§ **TEXT SHOWN**:
╔══

________________ CM . . . . Volume XVII Number 41 . . . . June 24, 2011


Tori by Design.

Colleen Nelson.
Winnipeg, MB: Great Plains, 2011.
187 pp., pbk., $14.95.
ISBN 978-1-926531-10-6.

Grades 6-8 / Ages 11-13.

Review by Joan Marshall.

**½ /4



When afternoon classes were over, I called Mom. She sounded like she was going to burst into tears when she told me she hadn't seen Gabby. I choked back my emotions. Her flight must have been this morning, which meant my sketches were lying on the coffee table in her locked apartment. I willed my legs to move faster on the walk home so that I could figure out what to do. Break in? Get Ally to go shimmy up the fire escape and crawl through a window? Hand them in a week late and beg FIT to consider my application?

I had only been in our apartment for a few minutes when the door banged open and Dad walked in. Ally sat on his shoulders and held onto his ears pretending he was her horse. "Whoa, horsey! Go to your stable!" she ordered.

"You didn't see Gabby on your way in, did you?" I asked, grabbing his arm.

╚══

§ **WORK TO DO**:
**a.** List the options the narrator considers, in the Tori by Design review, for getting the sketches back.
**b.** Carry on the Tori by Design review from its final line.

§ **GIVEN INFORMATION**:
╔══

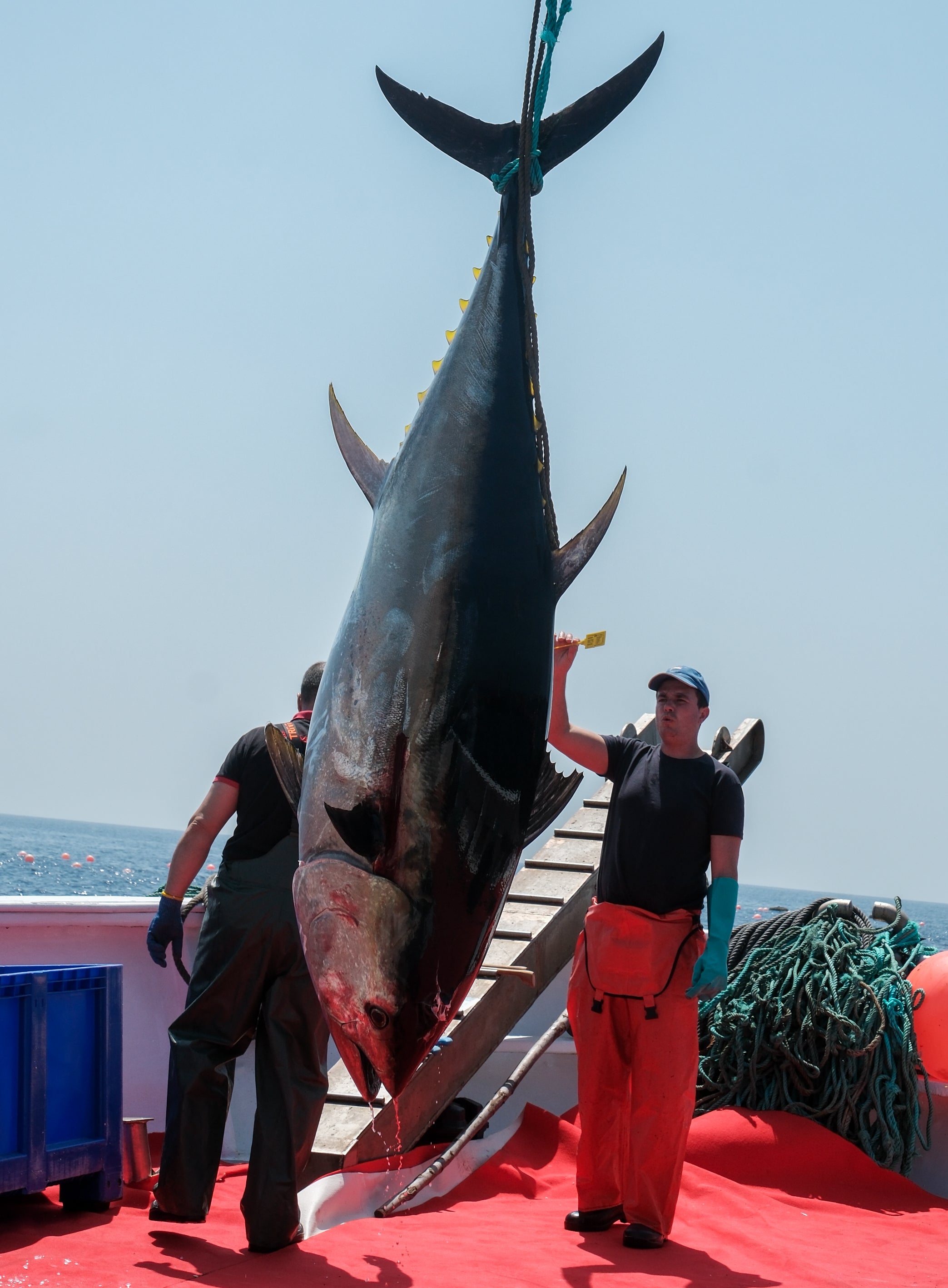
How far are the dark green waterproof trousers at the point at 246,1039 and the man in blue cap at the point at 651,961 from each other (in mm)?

╚══
╔══

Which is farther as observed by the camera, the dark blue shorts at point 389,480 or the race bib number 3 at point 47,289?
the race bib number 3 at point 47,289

╚══

§ **EXPECTED ANSWERS**:
**a.**
- Break in.
- Get Ally to go shimmy up the fire escape and crawl through a window.
- Hand them in a week late and beg FIT to consider the application.

**b.**
Dad bent down so Ally could get off. "I saw her this morning when I left for work. She got into a cab going to the airport. Something about a trip to Los Angeles?" he said, tucking in his post horsey shirt and smoothing down what was left of his thinning brown hair.

"I knew it!" I wailed. Hoping to stall a panic attack, I put my head between my knees and tried to breathe deeply. "I left my sketches in her apartment."

Dad bent down to decipher my mumbled explanation and patted my back. "Don't worry. I think she said she'll be back in a week."

"DAD! They are due today! I can't wait a week." I collapsed like a cooked spaghetti noodle. "Forget it. This whole thing has been so much trouble, and I'm sick of stressing about it. It's all I've thought about since we got here." I sank lower in my chair. The deadbolt clicked open and Mom breezed in looking satisfied with herself. "Maybe there's a goat herding internship in Tibet I can do this summer."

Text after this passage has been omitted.